Could you copy exactly the lines from the one containing "Porte clés/Bijoux de" through the last line of the records below, and nothing else?

Records shown:
=== Begin Enclosure ===

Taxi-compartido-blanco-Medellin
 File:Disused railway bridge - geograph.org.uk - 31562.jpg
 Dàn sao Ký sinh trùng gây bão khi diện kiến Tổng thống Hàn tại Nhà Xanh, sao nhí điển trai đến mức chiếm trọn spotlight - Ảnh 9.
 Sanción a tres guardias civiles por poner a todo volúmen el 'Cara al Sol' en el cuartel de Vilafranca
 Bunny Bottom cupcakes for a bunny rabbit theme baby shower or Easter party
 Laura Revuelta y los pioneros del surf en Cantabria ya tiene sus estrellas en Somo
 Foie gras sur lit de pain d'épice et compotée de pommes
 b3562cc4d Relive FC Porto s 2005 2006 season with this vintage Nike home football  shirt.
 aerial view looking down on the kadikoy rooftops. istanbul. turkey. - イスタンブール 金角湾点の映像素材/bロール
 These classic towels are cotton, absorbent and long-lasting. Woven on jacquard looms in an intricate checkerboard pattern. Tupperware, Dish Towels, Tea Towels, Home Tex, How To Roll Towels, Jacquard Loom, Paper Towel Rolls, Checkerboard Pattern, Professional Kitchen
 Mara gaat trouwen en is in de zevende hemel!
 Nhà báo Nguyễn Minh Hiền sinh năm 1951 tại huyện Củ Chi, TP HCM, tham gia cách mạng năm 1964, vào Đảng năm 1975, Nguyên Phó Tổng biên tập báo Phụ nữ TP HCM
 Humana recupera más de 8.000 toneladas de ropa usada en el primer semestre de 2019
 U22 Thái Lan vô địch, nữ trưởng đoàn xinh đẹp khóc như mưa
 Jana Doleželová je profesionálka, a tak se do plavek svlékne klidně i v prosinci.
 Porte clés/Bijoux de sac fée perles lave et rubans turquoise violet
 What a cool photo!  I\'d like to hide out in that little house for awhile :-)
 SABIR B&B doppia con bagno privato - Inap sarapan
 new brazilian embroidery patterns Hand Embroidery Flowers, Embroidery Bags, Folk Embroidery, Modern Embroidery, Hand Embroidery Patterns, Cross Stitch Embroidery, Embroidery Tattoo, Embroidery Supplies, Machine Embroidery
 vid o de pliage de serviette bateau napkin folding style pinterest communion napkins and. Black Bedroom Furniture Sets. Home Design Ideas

=== End Enclosure ===

Task answer:
 Porte clés/Bijoux de sac fée perles lave et rubans turquoise violet
 What a cool photo!  I\'d like to hide out in that little house for awhile :-)
 SABIR B&B doppia con bagno privato - Inap sarapan
 new brazilian embroidery patterns Hand Embroidery Flowers, Embroidery Bags, Folk Embroidery, Modern Embroidery, Hand Embroidery Patterns, Cross Stitch Embroidery, Embroidery Tattoo, Embroidery Supplies, Machine Embroidery
 vid o de pliage de serviette bateau napkin folding style pinterest communion napkins and. Black Bedroom Furniture Sets. Home Design Ideas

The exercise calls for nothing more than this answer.